Whether they [the diaries] are authentic or not is quite immaterial to the outrage of resurrecting the incarnation of evil and his propaganda…

Fast-forward a quarter of a century and another controversy (though no way comparable in size or scope) has greeted Bernie Ecclestone when he commented in an interview that Hitler was a man who ‘could get things done’. These two statements, separated by over twenty-five years, could quite easily be seen to have very little in common apart from the Nazi dictator as their central motivation. However, they demonstrate two things. Firstly, that attitudes towards Hitler have changed considerably since 1983; but also, secondly, that there still exists an unhelpful and counter-productive analytical framework within which we discuss the Third Reich and its creator.

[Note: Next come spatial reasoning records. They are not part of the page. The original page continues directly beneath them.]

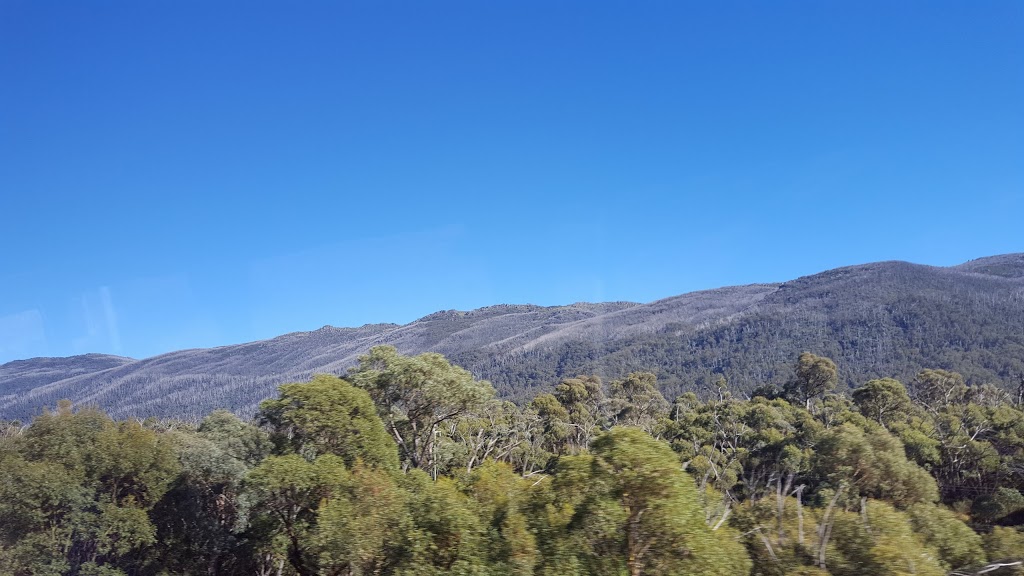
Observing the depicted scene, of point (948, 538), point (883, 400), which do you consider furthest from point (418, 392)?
point (883, 400)

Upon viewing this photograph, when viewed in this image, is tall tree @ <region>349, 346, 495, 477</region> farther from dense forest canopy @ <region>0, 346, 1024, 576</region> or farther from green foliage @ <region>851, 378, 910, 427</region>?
green foliage @ <region>851, 378, 910, 427</region>

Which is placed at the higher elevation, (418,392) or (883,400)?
(418,392)

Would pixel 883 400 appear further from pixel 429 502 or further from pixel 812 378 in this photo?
pixel 429 502

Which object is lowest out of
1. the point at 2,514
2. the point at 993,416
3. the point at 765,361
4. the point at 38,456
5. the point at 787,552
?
the point at 765,361

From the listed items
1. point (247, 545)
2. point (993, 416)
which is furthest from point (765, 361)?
point (247, 545)

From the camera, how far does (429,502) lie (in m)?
12.4

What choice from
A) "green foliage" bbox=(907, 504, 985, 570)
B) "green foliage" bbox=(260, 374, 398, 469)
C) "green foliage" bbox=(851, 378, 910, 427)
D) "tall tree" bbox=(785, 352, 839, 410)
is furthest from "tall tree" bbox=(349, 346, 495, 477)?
"tall tree" bbox=(785, 352, 839, 410)

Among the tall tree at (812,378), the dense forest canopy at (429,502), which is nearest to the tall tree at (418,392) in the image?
the dense forest canopy at (429,502)

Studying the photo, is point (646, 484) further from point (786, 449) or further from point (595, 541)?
point (786, 449)

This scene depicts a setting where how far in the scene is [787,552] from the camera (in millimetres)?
11359

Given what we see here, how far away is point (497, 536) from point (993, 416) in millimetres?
46255

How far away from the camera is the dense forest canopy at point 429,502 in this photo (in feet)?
32.7

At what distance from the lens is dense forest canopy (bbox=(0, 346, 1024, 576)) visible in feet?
32.7

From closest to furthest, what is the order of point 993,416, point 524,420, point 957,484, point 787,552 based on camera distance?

Since his death, Hitler has always held a deep fascination for a diverse range of people. He has generated interest, much of it of a morbid nature, from those involved with history, sociology, eugenics, race, psychoanalysis and countless other disciplines. It is said that only Jesus Christ has more words written about him and Jesus has been around as an object of scholastic study for a considerably longer period

This fascination stems mainly from Hitler being the principle architect and catalyst for the Second World War, the Holocaust and other atrocities which remain unfathomably shocking. Though he had his well-known subordinates, the motivation for the belligerent foreign policy that culminated in the invasion of Poland unquestionably lay with him. The Second World War generates little of the causality debate that confronts scholars of the First. The debate surrounding the continental-wide violence of 14 – 18 is still to some extent contentious, submerged as it was under analysis of power rivalries and complex international and diplomatic relations. No such issue exists for 39 – 45 however. The blame for the events and crimes perpetrated over this six year time span rests firmly on a single individual: Hitler.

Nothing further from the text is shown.